この日、山でヒノキの枝打ち作業中だった梶谷哲也さん。

6メートルの一本はしごに上りながら枝を斧で切り落としていきます。
こうしてきちんと手入れをされた森では、
木に日の光が十分に当たり、土からの栄養も行き渡って良質な木材が育つのです。

日本は島国であるとともに、実は国土の約3分の2を山地が占める山国でもあります。
このキャラバンで各地を車移動するなかにもそれを実感しますが、
一方で、手入れの行き届いた山が少ないことにも気付かされます。

道中、切った木がそのまま倒れている現場を目にし、
それを梶谷さんに伝えると、こんな答えが返ってきました。

「使い道のない木はそのまま置いておくんです。腐ってそのまま土に還るので。
業界用語では"捨て切り"っていうんですが、
東京から来た僕も最初はびっくりしましたね。
なんだか申し訳なくて、僕は"切り置き"っていっています」

梶谷さんは東京生まれ東京育ちですが、昔から田舎暮らしをしたい
という想いがあり、15年前に奈良県中部に位置する黒滝村に移住。
組合の森林作業員として、働いています。

山仕事を始めて3~4年経った頃、
使い道がなく土に還っていく間伐材を使って何かできないか…
そう考え、2000年に日本に入ってきたばかりの「チェーンソーアート」に挑戦。

2006年には吉野町で仲間と一緒に
「吉野チェーンソーアートスクール」を立ち上げて、月1回講師を務めたり、
地元の高校で授業を行ったり、県内外のイベントで実演をしたりと活動しています。

「あくまでも山仕事がメインですが、いきなり林業の話をしても
みなさん戸惑うと思うんですよね。
チェーンソーアートを見せながら木の説明をしたりして、
林業のPR活動としてやっています」

梶谷さんは、活動全般を"杉のために出来る事をスギスギ(次々)やっていこう!"
「出来杉計画」と命名し、ブログも開設して、情報発信をしていっています。

「人工林や花粉症など何かと印象の悪い"杉"ですが、
昔からその扱いやすさで日本人とともに歩んできたのも事実。
杉の学名は『Cryptomeria japonica(隠れた日本の財産)』というくらいですから」

吉野の林業従事者は梶谷さんが移住した15年前と比べると半減。
梶谷さんは杉の可能性を見つけるために、杉の葉を使って染物をしたり、

杉のおがくず堆肥を作って、自家菜園で使ったりと、
まさに"スギスギ"と活動の幅を広げられています。

「この辺では山で仕事をする人のことを"山行(やまいき)"って呼ぶんですが、
それは昔から町で働けない人っていう見られ方もしていて。
自分は東京から山仕事がしたくて来ている。
子どもや家族に胸を張って『お父さんは山行なんだ』って言ってもらえるように、
そんな気持ちでこれからも山に入っていきたいですね」

吉野の山を守る〜聖山〜

梶谷さんたち作業員によって間伐された吉野の木材は、
山の麓の製材所へと運ばれ、そこで加工されてから市場に並びます。

▸ **提供資料**
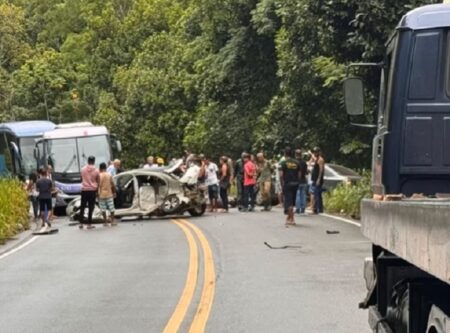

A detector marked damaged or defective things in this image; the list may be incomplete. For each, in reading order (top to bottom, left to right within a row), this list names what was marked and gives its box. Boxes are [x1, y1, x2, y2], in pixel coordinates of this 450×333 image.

wrecked white car [67, 161, 207, 220]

▸ **やること**
1. 吉野の林業の記事によると、梶谷さんたちが「吉野チェーンソーアートスクール」を立ち上げたのは何年ですか。
2. 吉野の林業の記事のうち、「組合の森林作業員として、働いています。」という言葉を含むところから始まり「林業のPR活動としてやっています」」で終わる部分を、一字も変えずに書き写してください。
3. 吉野の林業の記事の最後の文のあとから、続きを書き進めてください。

▸ **課題の答え**
1. 2006年です。

2.
組合の森林作業員として、働いています。

山仕事を始めて3~4年経った頃、
使い道がなく土に還っていく間伐材を使って何かできないか…
そう考え、2000年に日本に入ってきたばかりの「チェーンソーアート」に挑戦。

2006年には吉野町で仲間と一緒に
「吉野チェーンソーアートスクール」を立ち上げて、月1回講師を務めたり、
地元の高校で授業を行ったり、県内外のイベントで実演をしたりと活動しています。

「あくまでも山仕事がメインですが、いきなり林業の話をしても
みなさん戸惑うと思うんですよね。
チェーンソーアートを見せながら木の説明をしたりして、
林業のPR活動としてやっています」

3.
「これまでは吉野の丸太にブランド力がありすぎて、
自分たちの力を入れてこなくても正直売れていました。
だけど、見つめ直さないといけない時代になりました」

そう話す、坪岡林業の坪岡常佳さんは、
県の商業振興課が行う「奈良ブランド開発支援事業」の一環である勉強会に参加し、
"製材所でできること"を改めて考えるようになったといいます。

「突き詰めていったら、それは『板』やったんです」

そして、2年前から親族のデザイナー・坪岡徹さんと一緒に
「聖山(ひじりやま)」というブランドを立ち上げます。

「聖山」は、もともと坪岡さんらのご先祖様で、
江戸時代の樽職人が屋号として使っていたもの。
吉野郡川上村に実際に「聖」という地区が実際にあるんだそう。

彼らが最初に開発したのが、吉野杉で作った「折敷」です。

とてもシンプルで、天然の年輪が美しいこの折敷は、
「それぞれに使うシーンを創造してほしい」
と、最低限の様式美を追求し、無駄を省いた作りになっています。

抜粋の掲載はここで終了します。